[Spatial reasoning items]
──────────────────────────────

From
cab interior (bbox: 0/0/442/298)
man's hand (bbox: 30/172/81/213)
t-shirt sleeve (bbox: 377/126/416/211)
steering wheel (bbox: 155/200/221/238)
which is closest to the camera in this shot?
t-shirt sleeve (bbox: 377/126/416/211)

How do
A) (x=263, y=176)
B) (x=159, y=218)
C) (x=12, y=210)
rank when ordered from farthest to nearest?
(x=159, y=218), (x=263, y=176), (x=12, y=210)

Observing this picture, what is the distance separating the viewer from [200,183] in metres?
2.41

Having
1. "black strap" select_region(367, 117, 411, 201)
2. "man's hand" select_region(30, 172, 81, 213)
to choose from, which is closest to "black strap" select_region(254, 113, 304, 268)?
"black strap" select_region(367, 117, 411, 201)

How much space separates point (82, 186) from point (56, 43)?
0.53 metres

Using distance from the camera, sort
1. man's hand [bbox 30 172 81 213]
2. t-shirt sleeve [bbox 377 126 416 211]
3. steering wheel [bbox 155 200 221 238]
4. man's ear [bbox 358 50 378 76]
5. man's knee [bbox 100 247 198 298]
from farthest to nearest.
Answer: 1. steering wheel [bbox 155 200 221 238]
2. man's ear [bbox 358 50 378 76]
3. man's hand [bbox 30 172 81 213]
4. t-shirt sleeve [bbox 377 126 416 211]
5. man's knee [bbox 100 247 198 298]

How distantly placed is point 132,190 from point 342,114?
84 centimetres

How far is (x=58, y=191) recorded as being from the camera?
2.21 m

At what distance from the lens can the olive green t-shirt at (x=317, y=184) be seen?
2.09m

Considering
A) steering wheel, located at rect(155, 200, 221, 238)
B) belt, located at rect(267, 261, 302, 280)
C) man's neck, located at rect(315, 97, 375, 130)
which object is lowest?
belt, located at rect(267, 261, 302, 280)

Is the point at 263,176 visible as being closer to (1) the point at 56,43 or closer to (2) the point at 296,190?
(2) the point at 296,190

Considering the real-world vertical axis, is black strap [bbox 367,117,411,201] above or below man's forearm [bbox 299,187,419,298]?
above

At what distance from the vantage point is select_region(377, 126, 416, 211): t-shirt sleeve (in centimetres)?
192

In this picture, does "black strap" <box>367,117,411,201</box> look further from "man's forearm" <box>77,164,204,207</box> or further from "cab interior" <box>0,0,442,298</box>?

──────────────────────────────

Problem to work on -> Copy the items above exactly as they appear, beginning with the line that contains "How much space" and continuing through the end of the items, with both of those lines included.

Written response ->
How much space separates point (82, 186) from point (56, 43)?
0.53 metres

Using distance from the camera, sort
1. man's hand [bbox 30 172 81 213]
2. t-shirt sleeve [bbox 377 126 416 211]
3. steering wheel [bbox 155 200 221 238]
4. man's ear [bbox 358 50 378 76]
5. man's knee [bbox 100 247 198 298]
from farthest to nearest.
Answer: 1. steering wheel [bbox 155 200 221 238]
2. man's ear [bbox 358 50 378 76]
3. man's hand [bbox 30 172 81 213]
4. t-shirt sleeve [bbox 377 126 416 211]
5. man's knee [bbox 100 247 198 298]

How distantly placed is point 132,190 from point 342,114?
84 centimetres

How far is (x=58, y=191) recorded as being from the camera?
2.21 m

At what distance from the lens can the olive green t-shirt at (x=317, y=184) be seen?
2.09m

Considering
A) steering wheel, located at rect(155, 200, 221, 238)
B) belt, located at rect(267, 261, 302, 280)
C) man's neck, located at rect(315, 97, 375, 130)
which object is lowest?
belt, located at rect(267, 261, 302, 280)

Is the point at 263,176 visible as being closer to (1) the point at 56,43 or closer to (2) the point at 296,190?
(2) the point at 296,190

Considering the real-world vertical axis, is black strap [bbox 367,117,411,201] above or below man's forearm [bbox 299,187,419,298]?
above

At what distance from the vantage point is select_region(377, 126, 416, 211): t-shirt sleeve (in centimetres)?
192

In this picture, does "black strap" <box>367,117,411,201</box> look further from "man's forearm" <box>77,164,204,207</box> or further from "cab interior" <box>0,0,442,298</box>?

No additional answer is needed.